Starting at the line that contains "Dead Sea landscape", transcribe each line through the end of the material below, exactly and nothing else, leaving out the pictures.

**Given information**
━━━━━━━━━━━━━━━━━━━━━━━━━━━━━━

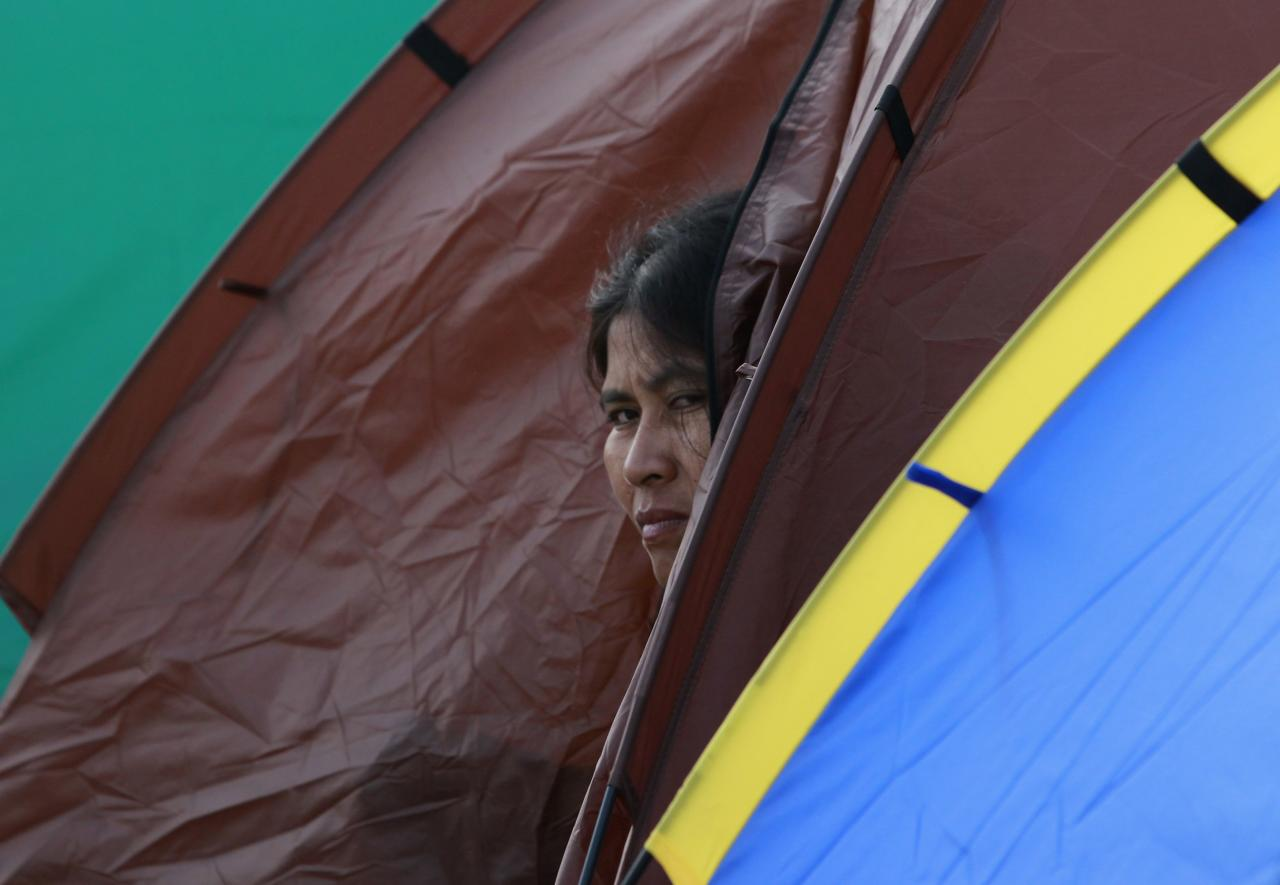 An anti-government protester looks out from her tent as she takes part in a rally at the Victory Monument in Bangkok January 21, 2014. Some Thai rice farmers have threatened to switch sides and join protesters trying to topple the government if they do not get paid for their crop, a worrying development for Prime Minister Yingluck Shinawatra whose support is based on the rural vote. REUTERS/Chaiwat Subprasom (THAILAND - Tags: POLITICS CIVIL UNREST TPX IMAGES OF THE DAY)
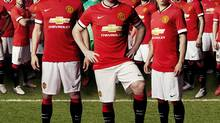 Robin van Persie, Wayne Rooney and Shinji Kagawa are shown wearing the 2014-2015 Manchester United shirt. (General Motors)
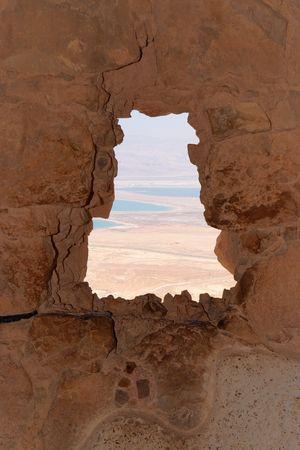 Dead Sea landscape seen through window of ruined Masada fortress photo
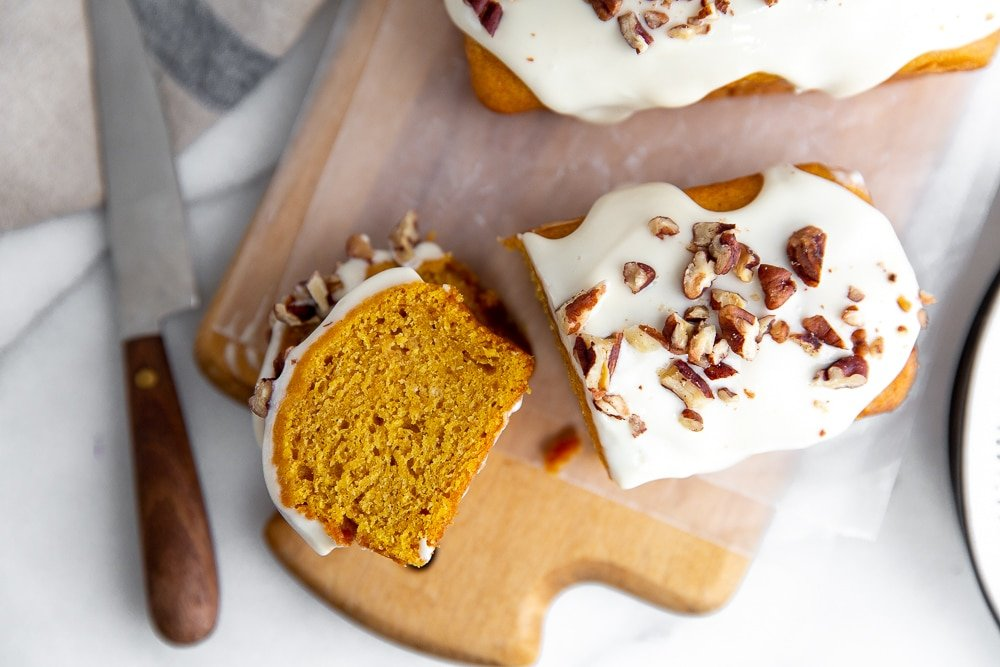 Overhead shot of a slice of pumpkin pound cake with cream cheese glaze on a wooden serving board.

━━━━━━━━━━━━━━━━━━━━━━━━━━━━━━

**Task result**
 Dead Sea landscape seen through window of ruined Masada fortress photo
 Overhead shot of a slice of pumpkin pound cake with cream cheese glaze on a wooden serving board.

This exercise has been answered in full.